提供テキスト:
世界的に人気の時計大手です。売上高構成比(23.3期)では時計事業が約半分、精密さを活かした工作機械事業が29%、デバイス事業が15%他を占めています。今期(24.3期)は、想定以上の円安進行等で、為替差益が発生。上期決算発表と同時に純利益の上方修正を実施しました。配当性向の目安は50%で、今期は3期連続での増配実施予定です。


■いすゞ(7202)~世界に展開する商用車の大手企業

150ヵ国以上に事業展開し、海外売上高比率は7割弱です(23.3期)。トラック・バスを製造するほか、ピックアップにも注力。24.3期は厳しい市況で販売台数は下方修正も、価格対応、原価低減、資材費の落ち着き、円安等を背景に、2Q決算発表時に営業利益を上方修正しました。配当性向40%で今期は1株86円配当を計画。自社株買いは500億円を上限として実施中です。


■日本製鉄(5401)~収益力を強化し、巨額買収で世界3位の粗鋼生産企業に

世界で製造される鉄鋼製品の品種をほとんどカバーし、その用途はあらゆる分野にわたります。24.3期は実力ベースでの事業利益8,400億円(前期比14%増)と過去最高を計上する見通しです。昨年12月に、米鉄鋼大手USスチールを2兆円超で買収すると発表。通期では「1株150円以上」の配当実施を想定しています。


■UBE(5401)~化学、機械、セメントに展開。今期は1株100円配当の計画

化学事業(基礎化学品から先端分野の高機能品まで)、成形機械、薬品等に展開し、UBE三菱セメントを持分法対象事業としています。24.3期2Q累計業績は化学分野の不振を、セメントの値上げ効果等で補い、営業減益・最終黒字転換でした。中計では、DOE(株主資本配当率)2.5%、総還元性向30%(25.3期まで3年平均)が基本方針です。

設問:
- 1) 提供テキストによると、いすゞが実施中の自社株買いの上限額はいくらですか。
- 2) 提供テキストの「世界で製造される鉄鋼製品の品」から「の配当実施を想定しています。」までをすべて、そのまま書き出してください。
- 3) 提供テキストで「■」の見出しに挙げられている企業名をすべて列挙してください。

スライドチャート推論データ:

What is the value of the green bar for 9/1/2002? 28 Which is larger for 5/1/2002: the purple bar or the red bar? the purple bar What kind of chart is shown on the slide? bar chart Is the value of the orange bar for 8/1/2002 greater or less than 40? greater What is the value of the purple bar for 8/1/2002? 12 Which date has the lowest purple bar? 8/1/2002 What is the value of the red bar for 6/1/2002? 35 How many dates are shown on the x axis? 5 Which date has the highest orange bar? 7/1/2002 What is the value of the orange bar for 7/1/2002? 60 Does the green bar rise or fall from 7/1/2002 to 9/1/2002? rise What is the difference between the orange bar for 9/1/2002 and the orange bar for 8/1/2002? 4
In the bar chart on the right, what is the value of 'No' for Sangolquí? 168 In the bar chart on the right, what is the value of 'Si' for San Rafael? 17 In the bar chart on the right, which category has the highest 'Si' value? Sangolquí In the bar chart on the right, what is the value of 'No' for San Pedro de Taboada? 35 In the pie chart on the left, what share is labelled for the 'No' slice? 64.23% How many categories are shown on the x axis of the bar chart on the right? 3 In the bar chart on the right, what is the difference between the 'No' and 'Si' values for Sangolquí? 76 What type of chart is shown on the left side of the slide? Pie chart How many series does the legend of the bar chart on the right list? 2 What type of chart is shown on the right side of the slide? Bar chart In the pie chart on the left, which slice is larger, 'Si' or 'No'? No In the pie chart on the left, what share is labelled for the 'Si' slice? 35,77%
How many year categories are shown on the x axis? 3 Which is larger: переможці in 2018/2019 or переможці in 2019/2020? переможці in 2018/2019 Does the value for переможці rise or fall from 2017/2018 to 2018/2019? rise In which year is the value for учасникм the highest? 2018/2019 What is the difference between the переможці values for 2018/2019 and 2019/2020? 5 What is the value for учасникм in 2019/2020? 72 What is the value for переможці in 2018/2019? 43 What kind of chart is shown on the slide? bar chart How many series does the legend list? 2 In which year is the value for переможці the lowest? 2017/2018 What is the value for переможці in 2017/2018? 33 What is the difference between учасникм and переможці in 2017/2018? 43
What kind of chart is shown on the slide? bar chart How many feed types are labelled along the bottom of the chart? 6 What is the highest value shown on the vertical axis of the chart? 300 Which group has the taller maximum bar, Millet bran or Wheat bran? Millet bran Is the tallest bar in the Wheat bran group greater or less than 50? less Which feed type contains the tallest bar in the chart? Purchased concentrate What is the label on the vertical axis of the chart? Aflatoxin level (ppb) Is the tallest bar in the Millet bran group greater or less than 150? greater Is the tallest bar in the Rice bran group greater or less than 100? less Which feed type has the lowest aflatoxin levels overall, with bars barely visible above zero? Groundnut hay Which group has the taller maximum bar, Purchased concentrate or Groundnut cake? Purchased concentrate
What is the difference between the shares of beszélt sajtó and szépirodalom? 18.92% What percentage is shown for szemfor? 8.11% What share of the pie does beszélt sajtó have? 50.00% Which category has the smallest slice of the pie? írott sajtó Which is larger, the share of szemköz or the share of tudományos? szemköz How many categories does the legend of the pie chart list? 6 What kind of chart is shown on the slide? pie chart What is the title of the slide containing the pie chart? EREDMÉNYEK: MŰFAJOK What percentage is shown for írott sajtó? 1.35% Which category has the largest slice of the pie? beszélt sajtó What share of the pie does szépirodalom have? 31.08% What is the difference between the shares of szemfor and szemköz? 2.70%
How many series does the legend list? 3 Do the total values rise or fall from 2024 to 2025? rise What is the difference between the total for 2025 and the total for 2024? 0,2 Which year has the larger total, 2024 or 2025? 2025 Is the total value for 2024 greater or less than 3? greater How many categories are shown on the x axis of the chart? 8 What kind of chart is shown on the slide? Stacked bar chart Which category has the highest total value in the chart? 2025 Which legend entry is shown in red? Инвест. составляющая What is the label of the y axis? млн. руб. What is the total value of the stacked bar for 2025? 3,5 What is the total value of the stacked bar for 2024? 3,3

設問別の解答:
- 1) 500億円です。

- 2)
世界で製造される鉄鋼製品の品種をほとんどカバーし、その用途はあらゆる分野にわたります。24.3期は実力ベースでの事業利益8,400億円(前期比14%増)と過去最高を計上する見通しです。昨年12月に、米鉄鋼大手USスチールを2兆円超で買収すると発表。通期では「1株150円以上」の配当実施を想定しています。

- 3)
- いすゞ
- 日本製鉄
- UBE